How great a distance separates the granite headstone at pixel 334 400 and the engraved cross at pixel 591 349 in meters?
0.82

* * *

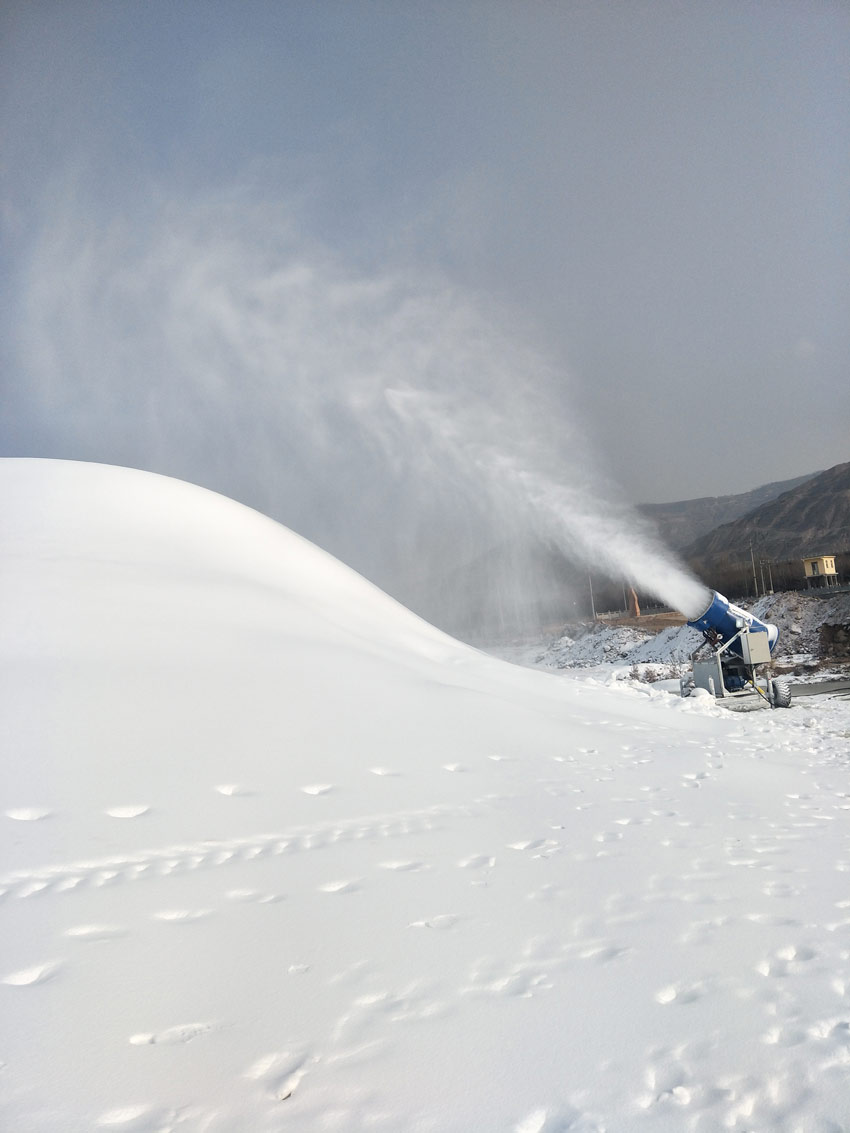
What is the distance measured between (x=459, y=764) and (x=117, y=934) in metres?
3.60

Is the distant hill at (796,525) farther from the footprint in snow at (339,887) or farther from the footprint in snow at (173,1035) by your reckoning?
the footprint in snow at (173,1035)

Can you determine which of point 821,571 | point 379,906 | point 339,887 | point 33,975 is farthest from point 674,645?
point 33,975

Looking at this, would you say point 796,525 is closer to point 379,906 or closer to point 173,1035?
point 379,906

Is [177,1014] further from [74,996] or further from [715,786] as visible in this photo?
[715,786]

# Directions for this task
How many lines in the items above contain the word "snow"? Give only the number.

# Reply to the task
2